A Pulitzer prize-winning photojournalist has revealed that an offer by Saudi Crown Prince Mohammed bin Salman to fund her biopic was snubbed due to the prince's human rights record.
3 min read
25 October, 2018
Scarlett Johansson reportedly snubbed the Saudi funding over MbS' human rights record [AFP]


Hollywood star Scarlett Johansson reportedly turned down funding for her next film from Saudi Crown Prince Mohammed bin Salman, according to a prominent photojournalist.

Pulitzer prize-winner Lynsey Addario is to be played by Johansson in a biopic directed by Ridley Scott.

"Scarlett Johansson said absolutely not," Addario said in an interview with the New York Times. "She said: 'This guy is perpetuating the war in Yemen. He has women in prison.'"

"This was before the killing of Khashoggi, when he became one of the main people who wanted to fund the movie," Addario added, referring to the fallout that has followed the killing of Saudi journalist Jamal Khashoggi.

Prince Mohammed is currently at the centre of intense international pressure following Khashoggi's assassination, with US President Donald Trump this week hinting that the powerful prince may have been behind the killing.

Khashoggi, a Saudi journalist who had been living in self-imposed exile, visited the Saudi consulate in Istanbul on October 2 to complete some documents that would allow him to remarry. The 59-year-old failed to re-emerge, prompting widespread accusations that Saudi Arabia's leadership had killed the dissident writer.

Riyadh admitted that Khashoggi had been killed at the consulate almost three weeks after his disappearance, however claimed that his death was the result of a scuffle. Riyadh changed its take on the killing on Thursday, with prosecutors from the kingdom saying that the murder was planned.

Crown Prince Mohammed has attempted to market himself
as a liberal reformer [Getty]


Khashoggi's death has highlighted the brutal side of Saudi rule under Crown Prince Mohammed, undoing millions of dollars of public relations work intended to present the 33-year-old heir as a liberal reformer.

"I didn't meet with him personally," Addario said. "But my sense is that he probably – my movie got folded into this huge charm campaign. And that fact that he wanted to show the west that he was into Hollywood, he was into all the great things of the west... Do I want him associated with this movie? Obviously not. And thank God he's not."

The revalations about Johansson's snub of Saudi funding may mark a turn in relations between the Saudi prince and popular public figures from the United States, who had entertained the prince's overtures.

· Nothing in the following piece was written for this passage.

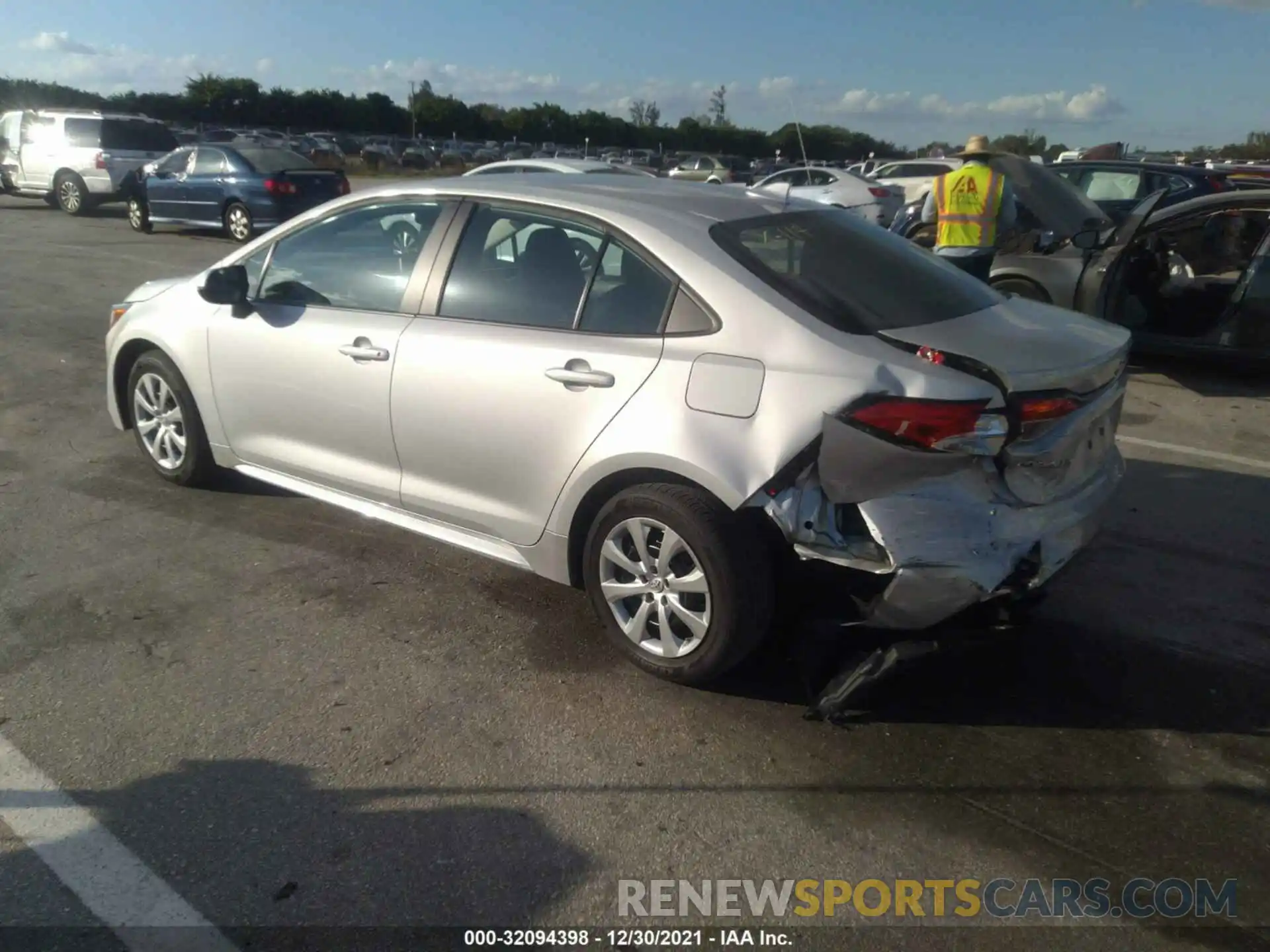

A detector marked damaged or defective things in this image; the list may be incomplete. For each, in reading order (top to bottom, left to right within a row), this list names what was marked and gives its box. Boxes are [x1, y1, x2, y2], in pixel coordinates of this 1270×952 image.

damaged rear bumper [746, 449, 1127, 635]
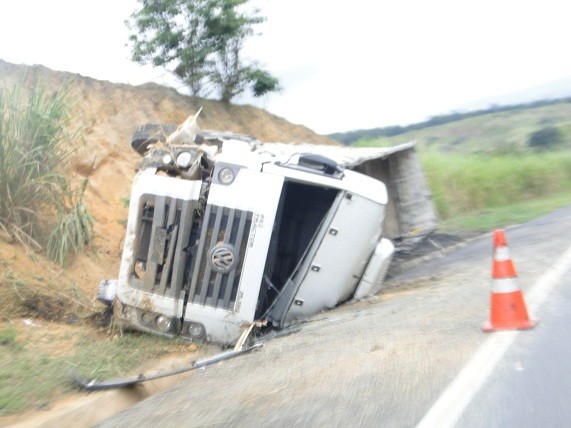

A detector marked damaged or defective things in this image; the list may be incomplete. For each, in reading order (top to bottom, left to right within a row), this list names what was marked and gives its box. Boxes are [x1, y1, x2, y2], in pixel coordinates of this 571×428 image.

In April, Prince Mohammed headed to Hollywood to meet studio heads and actors, including Dwayne 'The Rock' Johnson. 

"I look forward to my first visit soon to Saudi Arabia," Johnson wrote at the time. "I'll be sure to bring my finest tequila to share with the (sic) his Royal Highness and family."

Prince Mohammed appeared earlier this week on a panel of other Arab leaders at the Saudi Future Investment Initiative, dubbed "Davos in the desert", which was largely boycotted by Western politicians and corporate bigwigs over the Khashoggi affair.

The prince broke his silence over the Khashoggi affair, describing it as a "heinous crime".